Seitenauszug:
= = =

Hinter dem Begriff „Definition of Done“ versteckt sich letztlich aber nichts anderes als eine Liste von Bedingungen, die erfüllt sein müssen, um die Bedürfnisse der Kunden zu befriedigen. Doch wie so oft, liegt der Teufel hier im Detail und der klassische Hinweis, dass Akzeptanzkriterien eindeutig und einfach formuliert werden sollen, hilft in der Praxis meist wenig.
Denn wenn es dann wirklich um das Schreiben von Akzeptanzkriterien geht, schwankt man immer zwischen zu viel und zu wenig. Manchmal erscheint einem eine User Story klar und einfach und deshalb schreibt man nur wenige erklärende Sätze. In anderen Fällen verspürt man hingegen den Drang, tief in die Details einzusteigen und oft finden sich dann technische Vorgaben in den Akzeptanzkriterien.
In beiden Fällen ist das Ergebnis oft Unmut bei den Entwicklern. Entweder beklagen sie sich über zu wenige Informationen oder sie lehnen die technischen Vorgaben als zu großen Eingriff in ihren Arbeitsbereich ab.
Glücklicherweise gibt es eine Lösung für dieses Problem: es handelt sich um das, etwas seltsam benannte, Gherkin-Format.
Das Gherkin-Format
Bevor es hier gleich um die Wurst – oder besser um die Gewürzgurke – geht, möchte ich kurz auf den Ursprung des hier verwendeten Formats eingehen. Es handelt sich um das sogenannte „Behavior Driven Development“.
Wenn du dich nun – als nicht IT-ler – fragst, warum dich das interessieren sollte, dann lies bitte noch kurz weiter!

= = =

Gespeicherte Daten:
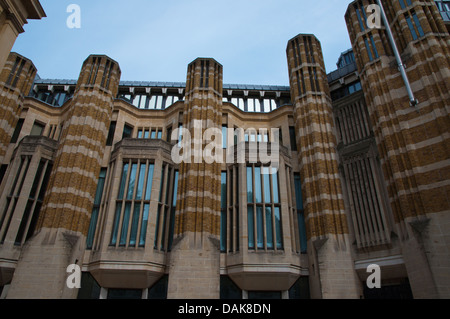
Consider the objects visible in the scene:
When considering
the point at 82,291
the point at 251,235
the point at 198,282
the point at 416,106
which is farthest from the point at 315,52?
the point at 82,291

= = =

Angegebenes Ziel: Schreib den Seitenauszug über Akzeptanzkriterien und das Gherkin-Format weiter, direkt im Anschluss an seinen letzten Satz. Die Einträge sind eigenständiges Material und gehören nicht zum Seitenauszug.

Die Antwort:
Beim „Behavior Driven Development“ werden die Anforderungen an die Software nämlich anhand sogenannter Szenarien beschrieben. Und meist folgt diese Beschreibung einem bestimmten Format – wie eben der hier genutzten, sogenannten Gherkin-Sprache.
Bei genauerem Hinsehen zeigt sich, dass diese Beschreibungen genau das sind, was wir bei Akzeptanzkriterien von User Stories machen (wollen). Wir beschreiben das, was mit der User Story erreicht werden soll – aus Sicht des Nutzers. Und zwar so, dass wir anhand dieser Kriterien prüfen können, ob die User Story komplett umgesetzt ist.
Diese Gherkin-Beschreibungen werden aus den Elementen „Vorausgesetzt“, „Wenn“, „Dann“ sowie „Und“ zusammengesetzt.
Szenario | Alle Aktionen, die ein Nutzer machen kann (inkl. der “schlechten” Aktionen). |
Vorausgesetzt | In welchem Kontext befinden wir uns? |
Wenn | Welche Aktion wird durchgeführt? |
Dann | Wie sieht die Reaktion aus? |
Beispiel: Artikel genehmigen
Nehmen wir für ein ganz einfaches Beispiel folgendes Szenario an: In einer Redaktionssoftware soll es für den Chefredakteur die Möglichkeit geben, einen Artikel, der zur Veröffentlichung bereit ist, zu genehmigen.
Die User Story sähe dann wahrscheinlich wie folgt aus:
- Als Chefredakteur
- möchte ich, dass Artikel vor der Veröffentlichung von mir genehmigt werden müssen,
- um eine abschließende Qualitätskontrolle durchführen zu können.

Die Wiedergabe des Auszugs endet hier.